By Sandeep Prasad and MP Mylène Freeman*
Originally published in the Montreal Gazette

At the United Nations in New York these past two weeks, government leaders, civil society and women human rights defenders have come together for the 59th annual Commission on the Status of Women (CSW). This year’s CSW is significant in that it not only marks the 20th anniversary of the Beijing Declaration and Platform for Action, but it also falls in the midst of ongoing negotiations on the Post-2015 development agenda. A process that will define the future framework for global development to be implemented by all UN Member States, including Canada.

In 1995, Canada played a strong role alongside civil society and women’s groups in securing the bold and progressive Beijing Declaration and Platform for Action that promotes gender equality and the human rights of women and girls. Twenty years later, progress remains slow.

Canada, once a leader on gender equality, now ranks 19th internationally in the Global Gender Gap and 23rd in the UN Gender Inequality Index. Despite gains for women in education, health, political participation and the economy, deeply-entrenched inequalities persist.

In Canada, the percentage of women living in poverty has actually increased since the Beijing conference 20 years ago. And violence against women continues, with intimate partner violence decreasing by a mere 1 per cent. What’s more, indigenous women and girls experience three times the rate of violent victimization than non-indigenous women.

Globally, 800 women in the world die every single day due to pregnancy and childbirth complications. And some 222 million women in developing countries want to prevent pregnancy but have no access to modern contraceptive methods. The result: 20 million of 80 million unplanned pregnancies end in unsafe abortions that threaten the life of these women.

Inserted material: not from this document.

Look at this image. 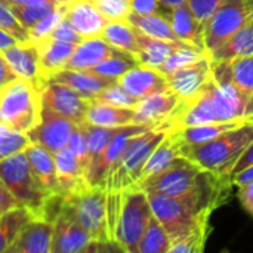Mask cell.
I'll return each instance as SVG.
<instances>
[{"label":"cell","mask_w":253,"mask_h":253,"mask_svg":"<svg viewBox=\"0 0 253 253\" xmlns=\"http://www.w3.org/2000/svg\"><path fill=\"white\" fill-rule=\"evenodd\" d=\"M215 122H253L248 99L230 79L228 62H213L211 80L191 99L182 101L169 120L170 129Z\"/></svg>","instance_id":"cell-1"},{"label":"cell","mask_w":253,"mask_h":253,"mask_svg":"<svg viewBox=\"0 0 253 253\" xmlns=\"http://www.w3.org/2000/svg\"><path fill=\"white\" fill-rule=\"evenodd\" d=\"M252 141L253 122H246L209 142L182 145L181 154L209 172L233 179V170Z\"/></svg>","instance_id":"cell-2"},{"label":"cell","mask_w":253,"mask_h":253,"mask_svg":"<svg viewBox=\"0 0 253 253\" xmlns=\"http://www.w3.org/2000/svg\"><path fill=\"white\" fill-rule=\"evenodd\" d=\"M227 176H219L200 168L185 156H179L169 168L160 173L136 182L145 193H156L169 197H182L213 187Z\"/></svg>","instance_id":"cell-3"},{"label":"cell","mask_w":253,"mask_h":253,"mask_svg":"<svg viewBox=\"0 0 253 253\" xmlns=\"http://www.w3.org/2000/svg\"><path fill=\"white\" fill-rule=\"evenodd\" d=\"M170 130V123L151 127L136 136H133L125 148L122 157L110 170L105 190L107 191H123L135 185L142 173V169L154 151V148L165 139Z\"/></svg>","instance_id":"cell-4"},{"label":"cell","mask_w":253,"mask_h":253,"mask_svg":"<svg viewBox=\"0 0 253 253\" xmlns=\"http://www.w3.org/2000/svg\"><path fill=\"white\" fill-rule=\"evenodd\" d=\"M42 116L40 92L25 79L18 77L0 89V123L27 133Z\"/></svg>","instance_id":"cell-5"},{"label":"cell","mask_w":253,"mask_h":253,"mask_svg":"<svg viewBox=\"0 0 253 253\" xmlns=\"http://www.w3.org/2000/svg\"><path fill=\"white\" fill-rule=\"evenodd\" d=\"M62 213L77 221L96 242H111L107 225V190L84 184L65 196Z\"/></svg>","instance_id":"cell-6"},{"label":"cell","mask_w":253,"mask_h":253,"mask_svg":"<svg viewBox=\"0 0 253 253\" xmlns=\"http://www.w3.org/2000/svg\"><path fill=\"white\" fill-rule=\"evenodd\" d=\"M151 216L150 200L142 188L132 185L122 191V209L114 233V242L122 252L136 253Z\"/></svg>","instance_id":"cell-7"},{"label":"cell","mask_w":253,"mask_h":253,"mask_svg":"<svg viewBox=\"0 0 253 253\" xmlns=\"http://www.w3.org/2000/svg\"><path fill=\"white\" fill-rule=\"evenodd\" d=\"M0 178L18 203L30 209L34 218H37L47 196L37 185L25 151L0 160Z\"/></svg>","instance_id":"cell-8"},{"label":"cell","mask_w":253,"mask_h":253,"mask_svg":"<svg viewBox=\"0 0 253 253\" xmlns=\"http://www.w3.org/2000/svg\"><path fill=\"white\" fill-rule=\"evenodd\" d=\"M253 15V0H222L205 25V47L211 53Z\"/></svg>","instance_id":"cell-9"},{"label":"cell","mask_w":253,"mask_h":253,"mask_svg":"<svg viewBox=\"0 0 253 253\" xmlns=\"http://www.w3.org/2000/svg\"><path fill=\"white\" fill-rule=\"evenodd\" d=\"M148 129H151V126H148V125H136V123L120 126L119 130L114 133V136L107 144V147L101 151V154L96 156L90 162L87 173H86L87 185L104 187L105 188L108 173L114 168V165L119 162V159L122 157L125 148L129 144V141L133 136H136V135H139V133H142V132H145Z\"/></svg>","instance_id":"cell-10"},{"label":"cell","mask_w":253,"mask_h":253,"mask_svg":"<svg viewBox=\"0 0 253 253\" xmlns=\"http://www.w3.org/2000/svg\"><path fill=\"white\" fill-rule=\"evenodd\" d=\"M76 126L77 123L73 120L42 107L40 122L31 130H28L27 135L31 144H36L55 154L68 145L70 136Z\"/></svg>","instance_id":"cell-11"},{"label":"cell","mask_w":253,"mask_h":253,"mask_svg":"<svg viewBox=\"0 0 253 253\" xmlns=\"http://www.w3.org/2000/svg\"><path fill=\"white\" fill-rule=\"evenodd\" d=\"M42 107L61 114L77 125L84 123L90 99L62 83H49L40 92Z\"/></svg>","instance_id":"cell-12"},{"label":"cell","mask_w":253,"mask_h":253,"mask_svg":"<svg viewBox=\"0 0 253 253\" xmlns=\"http://www.w3.org/2000/svg\"><path fill=\"white\" fill-rule=\"evenodd\" d=\"M213 62L211 55L206 52L200 59L191 62L172 74L166 76L169 89L173 90L182 101L191 99L196 93H199L203 86L212 77Z\"/></svg>","instance_id":"cell-13"},{"label":"cell","mask_w":253,"mask_h":253,"mask_svg":"<svg viewBox=\"0 0 253 253\" xmlns=\"http://www.w3.org/2000/svg\"><path fill=\"white\" fill-rule=\"evenodd\" d=\"M3 56L10 64L18 77L28 80L39 92L47 86V79L44 77L40 65L39 46L34 42L15 43L13 46L4 49Z\"/></svg>","instance_id":"cell-14"},{"label":"cell","mask_w":253,"mask_h":253,"mask_svg":"<svg viewBox=\"0 0 253 253\" xmlns=\"http://www.w3.org/2000/svg\"><path fill=\"white\" fill-rule=\"evenodd\" d=\"M182 99L170 89L151 93L135 105V123L157 127L169 123L181 105Z\"/></svg>","instance_id":"cell-15"},{"label":"cell","mask_w":253,"mask_h":253,"mask_svg":"<svg viewBox=\"0 0 253 253\" xmlns=\"http://www.w3.org/2000/svg\"><path fill=\"white\" fill-rule=\"evenodd\" d=\"M95 242L96 240L77 221L65 213H61L53 222L50 253L92 252Z\"/></svg>","instance_id":"cell-16"},{"label":"cell","mask_w":253,"mask_h":253,"mask_svg":"<svg viewBox=\"0 0 253 253\" xmlns=\"http://www.w3.org/2000/svg\"><path fill=\"white\" fill-rule=\"evenodd\" d=\"M117 83L136 99H142L151 93L169 89L168 79L160 70L145 67L141 64L120 76L117 79Z\"/></svg>","instance_id":"cell-17"},{"label":"cell","mask_w":253,"mask_h":253,"mask_svg":"<svg viewBox=\"0 0 253 253\" xmlns=\"http://www.w3.org/2000/svg\"><path fill=\"white\" fill-rule=\"evenodd\" d=\"M53 224L43 219H31L27 222L12 245L7 253H50L52 252Z\"/></svg>","instance_id":"cell-18"},{"label":"cell","mask_w":253,"mask_h":253,"mask_svg":"<svg viewBox=\"0 0 253 253\" xmlns=\"http://www.w3.org/2000/svg\"><path fill=\"white\" fill-rule=\"evenodd\" d=\"M65 18L83 39L101 36L108 22L92 0H70Z\"/></svg>","instance_id":"cell-19"},{"label":"cell","mask_w":253,"mask_h":253,"mask_svg":"<svg viewBox=\"0 0 253 253\" xmlns=\"http://www.w3.org/2000/svg\"><path fill=\"white\" fill-rule=\"evenodd\" d=\"M117 80L114 79H107L102 76H98L89 70H59L47 77V84L49 83H62L79 93L84 95L89 99H93L99 92H102L105 87L114 84Z\"/></svg>","instance_id":"cell-20"},{"label":"cell","mask_w":253,"mask_h":253,"mask_svg":"<svg viewBox=\"0 0 253 253\" xmlns=\"http://www.w3.org/2000/svg\"><path fill=\"white\" fill-rule=\"evenodd\" d=\"M25 154L31 168V173L40 190L46 196L59 193L53 154L36 144H30L25 148Z\"/></svg>","instance_id":"cell-21"},{"label":"cell","mask_w":253,"mask_h":253,"mask_svg":"<svg viewBox=\"0 0 253 253\" xmlns=\"http://www.w3.org/2000/svg\"><path fill=\"white\" fill-rule=\"evenodd\" d=\"M119 49L107 43L101 36L83 39L74 49L65 68L68 70H89L108 56L114 55Z\"/></svg>","instance_id":"cell-22"},{"label":"cell","mask_w":253,"mask_h":253,"mask_svg":"<svg viewBox=\"0 0 253 253\" xmlns=\"http://www.w3.org/2000/svg\"><path fill=\"white\" fill-rule=\"evenodd\" d=\"M55 166H56V179L59 193L68 196L70 193L82 188L86 182V170L76 157V154L68 148H62L61 151L53 154Z\"/></svg>","instance_id":"cell-23"},{"label":"cell","mask_w":253,"mask_h":253,"mask_svg":"<svg viewBox=\"0 0 253 253\" xmlns=\"http://www.w3.org/2000/svg\"><path fill=\"white\" fill-rule=\"evenodd\" d=\"M209 55L212 62H228L240 56L253 55V15Z\"/></svg>","instance_id":"cell-24"},{"label":"cell","mask_w":253,"mask_h":253,"mask_svg":"<svg viewBox=\"0 0 253 253\" xmlns=\"http://www.w3.org/2000/svg\"><path fill=\"white\" fill-rule=\"evenodd\" d=\"M181 150H182L181 138L176 130L170 129L169 133L165 136V139L154 148V151L148 157V160L142 169L139 181L154 176V175L160 173L162 170H165L166 168H169L179 156H182Z\"/></svg>","instance_id":"cell-25"},{"label":"cell","mask_w":253,"mask_h":253,"mask_svg":"<svg viewBox=\"0 0 253 253\" xmlns=\"http://www.w3.org/2000/svg\"><path fill=\"white\" fill-rule=\"evenodd\" d=\"M168 19H169L175 34L179 37L181 42L191 44V46H196L202 50H206V47H205V27L193 15L188 4L172 9L168 15Z\"/></svg>","instance_id":"cell-26"},{"label":"cell","mask_w":253,"mask_h":253,"mask_svg":"<svg viewBox=\"0 0 253 253\" xmlns=\"http://www.w3.org/2000/svg\"><path fill=\"white\" fill-rule=\"evenodd\" d=\"M84 123L104 126V127H120L135 123V108L116 107L101 101L90 99L86 111Z\"/></svg>","instance_id":"cell-27"},{"label":"cell","mask_w":253,"mask_h":253,"mask_svg":"<svg viewBox=\"0 0 253 253\" xmlns=\"http://www.w3.org/2000/svg\"><path fill=\"white\" fill-rule=\"evenodd\" d=\"M39 46L40 52V65L44 77L47 79L50 74L64 70L68 59L71 58L74 49L77 44L67 43L61 40H55L50 37H46L40 42H34Z\"/></svg>","instance_id":"cell-28"},{"label":"cell","mask_w":253,"mask_h":253,"mask_svg":"<svg viewBox=\"0 0 253 253\" xmlns=\"http://www.w3.org/2000/svg\"><path fill=\"white\" fill-rule=\"evenodd\" d=\"M126 21H129L139 33L172 43H184L175 34L168 16L165 15H141L133 10L127 15Z\"/></svg>","instance_id":"cell-29"},{"label":"cell","mask_w":253,"mask_h":253,"mask_svg":"<svg viewBox=\"0 0 253 253\" xmlns=\"http://www.w3.org/2000/svg\"><path fill=\"white\" fill-rule=\"evenodd\" d=\"M178 44H182V43H172V42H166V40H159V39L145 36V34L138 31L139 52L136 55V59L141 65L159 70Z\"/></svg>","instance_id":"cell-30"},{"label":"cell","mask_w":253,"mask_h":253,"mask_svg":"<svg viewBox=\"0 0 253 253\" xmlns=\"http://www.w3.org/2000/svg\"><path fill=\"white\" fill-rule=\"evenodd\" d=\"M101 37L114 46L116 49L129 52L132 55H138L139 46H138V31L135 27L126 21V19H119V21H108Z\"/></svg>","instance_id":"cell-31"},{"label":"cell","mask_w":253,"mask_h":253,"mask_svg":"<svg viewBox=\"0 0 253 253\" xmlns=\"http://www.w3.org/2000/svg\"><path fill=\"white\" fill-rule=\"evenodd\" d=\"M246 122H215V123H206V125H197L190 126L184 129H173L178 132L182 145H200L205 142H209L222 133L243 125Z\"/></svg>","instance_id":"cell-32"},{"label":"cell","mask_w":253,"mask_h":253,"mask_svg":"<svg viewBox=\"0 0 253 253\" xmlns=\"http://www.w3.org/2000/svg\"><path fill=\"white\" fill-rule=\"evenodd\" d=\"M230 79L249 102V114L253 120V55L228 61Z\"/></svg>","instance_id":"cell-33"},{"label":"cell","mask_w":253,"mask_h":253,"mask_svg":"<svg viewBox=\"0 0 253 253\" xmlns=\"http://www.w3.org/2000/svg\"><path fill=\"white\" fill-rule=\"evenodd\" d=\"M170 239L162 222L153 215L141 237L136 253H169Z\"/></svg>","instance_id":"cell-34"},{"label":"cell","mask_w":253,"mask_h":253,"mask_svg":"<svg viewBox=\"0 0 253 253\" xmlns=\"http://www.w3.org/2000/svg\"><path fill=\"white\" fill-rule=\"evenodd\" d=\"M138 64L139 62H138V59H136L135 55L119 49L114 55L108 56L107 59H104L98 65L89 68V71H92V73H95L98 76L107 77V79L117 80L120 76H123L130 68L136 67Z\"/></svg>","instance_id":"cell-35"},{"label":"cell","mask_w":253,"mask_h":253,"mask_svg":"<svg viewBox=\"0 0 253 253\" xmlns=\"http://www.w3.org/2000/svg\"><path fill=\"white\" fill-rule=\"evenodd\" d=\"M205 53H206V50H202V49H199L196 46H191V44H187V43L178 44L159 70L165 76H169L173 71H176V70H179V68L191 64V62H196Z\"/></svg>","instance_id":"cell-36"},{"label":"cell","mask_w":253,"mask_h":253,"mask_svg":"<svg viewBox=\"0 0 253 253\" xmlns=\"http://www.w3.org/2000/svg\"><path fill=\"white\" fill-rule=\"evenodd\" d=\"M30 138L24 132L13 130L0 123V157H9L19 151H25L30 145Z\"/></svg>","instance_id":"cell-37"},{"label":"cell","mask_w":253,"mask_h":253,"mask_svg":"<svg viewBox=\"0 0 253 253\" xmlns=\"http://www.w3.org/2000/svg\"><path fill=\"white\" fill-rule=\"evenodd\" d=\"M84 129H86V135H87V147H89L90 162L96 156L101 154V151L107 147L110 139L119 130V127H104V126H95V125H89V123H84Z\"/></svg>","instance_id":"cell-38"},{"label":"cell","mask_w":253,"mask_h":253,"mask_svg":"<svg viewBox=\"0 0 253 253\" xmlns=\"http://www.w3.org/2000/svg\"><path fill=\"white\" fill-rule=\"evenodd\" d=\"M58 6L61 4L46 3V4H36V6H10V9L15 13L16 19L30 31V28H33L39 21H42L46 15H49Z\"/></svg>","instance_id":"cell-39"},{"label":"cell","mask_w":253,"mask_h":253,"mask_svg":"<svg viewBox=\"0 0 253 253\" xmlns=\"http://www.w3.org/2000/svg\"><path fill=\"white\" fill-rule=\"evenodd\" d=\"M211 230V225L194 230L179 242L173 243L169 249V253H203Z\"/></svg>","instance_id":"cell-40"},{"label":"cell","mask_w":253,"mask_h":253,"mask_svg":"<svg viewBox=\"0 0 253 253\" xmlns=\"http://www.w3.org/2000/svg\"><path fill=\"white\" fill-rule=\"evenodd\" d=\"M0 28L13 36L19 43L31 42L30 31L16 19L10 6L4 0H0Z\"/></svg>","instance_id":"cell-41"},{"label":"cell","mask_w":253,"mask_h":253,"mask_svg":"<svg viewBox=\"0 0 253 253\" xmlns=\"http://www.w3.org/2000/svg\"><path fill=\"white\" fill-rule=\"evenodd\" d=\"M67 7H68V1L62 3L61 6L55 7L49 15H46L42 21H39L33 28H30V37L31 42H40L43 39H46L53 30L55 27L65 18L67 13Z\"/></svg>","instance_id":"cell-42"},{"label":"cell","mask_w":253,"mask_h":253,"mask_svg":"<svg viewBox=\"0 0 253 253\" xmlns=\"http://www.w3.org/2000/svg\"><path fill=\"white\" fill-rule=\"evenodd\" d=\"M93 99L105 102V104H111V105H116V107H129V108H135V105L139 101L135 96H132L129 92H126L117 82L114 84L105 87Z\"/></svg>","instance_id":"cell-43"},{"label":"cell","mask_w":253,"mask_h":253,"mask_svg":"<svg viewBox=\"0 0 253 253\" xmlns=\"http://www.w3.org/2000/svg\"><path fill=\"white\" fill-rule=\"evenodd\" d=\"M79 159V162L82 163V166L84 168L86 173L89 169V163H90V156H89V147H87V135H86V129H84V123L77 125L70 136L68 145H67Z\"/></svg>","instance_id":"cell-44"},{"label":"cell","mask_w":253,"mask_h":253,"mask_svg":"<svg viewBox=\"0 0 253 253\" xmlns=\"http://www.w3.org/2000/svg\"><path fill=\"white\" fill-rule=\"evenodd\" d=\"M92 3L108 21L126 19L132 10L130 0H92Z\"/></svg>","instance_id":"cell-45"},{"label":"cell","mask_w":253,"mask_h":253,"mask_svg":"<svg viewBox=\"0 0 253 253\" xmlns=\"http://www.w3.org/2000/svg\"><path fill=\"white\" fill-rule=\"evenodd\" d=\"M64 203H65V194L62 193H55V194L47 196L43 202V206L40 209L37 219H43V221L53 224L58 219V216L62 213Z\"/></svg>","instance_id":"cell-46"},{"label":"cell","mask_w":253,"mask_h":253,"mask_svg":"<svg viewBox=\"0 0 253 253\" xmlns=\"http://www.w3.org/2000/svg\"><path fill=\"white\" fill-rule=\"evenodd\" d=\"M222 0H187V4L197 21L205 27Z\"/></svg>","instance_id":"cell-47"},{"label":"cell","mask_w":253,"mask_h":253,"mask_svg":"<svg viewBox=\"0 0 253 253\" xmlns=\"http://www.w3.org/2000/svg\"><path fill=\"white\" fill-rule=\"evenodd\" d=\"M47 37L61 40V42H67V43H74V44H79L83 40V37L73 28V25L70 24V21L67 18H64Z\"/></svg>","instance_id":"cell-48"},{"label":"cell","mask_w":253,"mask_h":253,"mask_svg":"<svg viewBox=\"0 0 253 253\" xmlns=\"http://www.w3.org/2000/svg\"><path fill=\"white\" fill-rule=\"evenodd\" d=\"M130 6L133 12L141 15H165V6L160 3V0H130Z\"/></svg>","instance_id":"cell-49"},{"label":"cell","mask_w":253,"mask_h":253,"mask_svg":"<svg viewBox=\"0 0 253 253\" xmlns=\"http://www.w3.org/2000/svg\"><path fill=\"white\" fill-rule=\"evenodd\" d=\"M239 200L242 203V206L245 208V211L253 216V182H248L243 185H239Z\"/></svg>","instance_id":"cell-50"},{"label":"cell","mask_w":253,"mask_h":253,"mask_svg":"<svg viewBox=\"0 0 253 253\" xmlns=\"http://www.w3.org/2000/svg\"><path fill=\"white\" fill-rule=\"evenodd\" d=\"M16 206H21L18 203V200L12 196V193L7 190V187L4 185V182L1 181L0 178V215H3L4 212L16 208Z\"/></svg>","instance_id":"cell-51"},{"label":"cell","mask_w":253,"mask_h":253,"mask_svg":"<svg viewBox=\"0 0 253 253\" xmlns=\"http://www.w3.org/2000/svg\"><path fill=\"white\" fill-rule=\"evenodd\" d=\"M16 79H18L16 73L13 71L10 64L6 61L3 53L0 52V89L4 87L6 84H9L10 82L16 80Z\"/></svg>","instance_id":"cell-52"},{"label":"cell","mask_w":253,"mask_h":253,"mask_svg":"<svg viewBox=\"0 0 253 253\" xmlns=\"http://www.w3.org/2000/svg\"><path fill=\"white\" fill-rule=\"evenodd\" d=\"M251 166H253V141L251 142V145L246 148V151L242 154V157L239 159V162H237V165H236V168L233 170V175H236V173H239V172H242V170H245V169H248Z\"/></svg>","instance_id":"cell-53"},{"label":"cell","mask_w":253,"mask_h":253,"mask_svg":"<svg viewBox=\"0 0 253 253\" xmlns=\"http://www.w3.org/2000/svg\"><path fill=\"white\" fill-rule=\"evenodd\" d=\"M10 6H36V4H46V3H56L62 4L70 0H4Z\"/></svg>","instance_id":"cell-54"},{"label":"cell","mask_w":253,"mask_h":253,"mask_svg":"<svg viewBox=\"0 0 253 253\" xmlns=\"http://www.w3.org/2000/svg\"><path fill=\"white\" fill-rule=\"evenodd\" d=\"M248 182H253V166L233 175V185H243V184H248Z\"/></svg>","instance_id":"cell-55"},{"label":"cell","mask_w":253,"mask_h":253,"mask_svg":"<svg viewBox=\"0 0 253 253\" xmlns=\"http://www.w3.org/2000/svg\"><path fill=\"white\" fill-rule=\"evenodd\" d=\"M15 43H19L13 36H10L9 33H6L4 30L0 28V52H3L4 49L13 46Z\"/></svg>","instance_id":"cell-56"},{"label":"cell","mask_w":253,"mask_h":253,"mask_svg":"<svg viewBox=\"0 0 253 253\" xmlns=\"http://www.w3.org/2000/svg\"><path fill=\"white\" fill-rule=\"evenodd\" d=\"M160 3H162L166 9L172 10V9H176V7H179V6L187 4V0H160Z\"/></svg>","instance_id":"cell-57"},{"label":"cell","mask_w":253,"mask_h":253,"mask_svg":"<svg viewBox=\"0 0 253 253\" xmlns=\"http://www.w3.org/2000/svg\"><path fill=\"white\" fill-rule=\"evenodd\" d=\"M7 248H9V243L6 242L4 236H3V234H1V231H0V253L6 252V251H7Z\"/></svg>","instance_id":"cell-58"},{"label":"cell","mask_w":253,"mask_h":253,"mask_svg":"<svg viewBox=\"0 0 253 253\" xmlns=\"http://www.w3.org/2000/svg\"><path fill=\"white\" fill-rule=\"evenodd\" d=\"M0 160H1V157H0Z\"/></svg>","instance_id":"cell-59"}]
</instances>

It’s not surprising then that women’s rights organizations in Canada and around the world look to the CSW to produce a strong declaration that would truly move the women’s rights agenda forward. Yet, the Political Declaration adopted during the first day of the CSW was negotiated behind closed doors, excluding many. Among those: the women’s rights caucus representing thousands of women’s rights defenders and organizations from around the world. In the end, its content was considered a major step backward by the group.

Women’s rights organizations at the CSW have a right to be included, consulted and engaged in the decision-making that will affect their lives. It’s critical that more space is created for civil society to meaningfully contribute to the process: from negotiations to expert panels and dialogues. Governments, including Canada, have an obligation to listen to their citizens. They also have an obligation to carry forward commitments made. Governments around the world will adopt a global agenda this year that will set the framework for development over the next 15 years. The new development agenda needs to include the voices of civil society and pick up the Beijing Declaration and Platform of Action with a firm commitment to guaranteeing rights that continue to be violated; particularly those related to women’s and girls’ sexual and reproductive rights.

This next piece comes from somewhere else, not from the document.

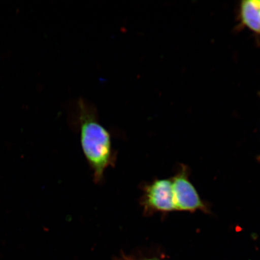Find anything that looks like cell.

Governments, including Canada’s, have an obligation to open up a space for civil society and to follow through on the commitments made 20 years ago: to realize women’s human rights and guarantee a life free from stigma, discrimination and violence.

Sandeep Prasad is Executive Director of Action Canada for Sexual Health and Rights. MP Mylène Freeman (Argenteuil-Papineau-Mirabel) is Vice-Chair of the Canadian Association of Parliamentarians on Population and Development. Freeman attended the Commission on the Status of Women as a member of the official governmental delegation for Canada.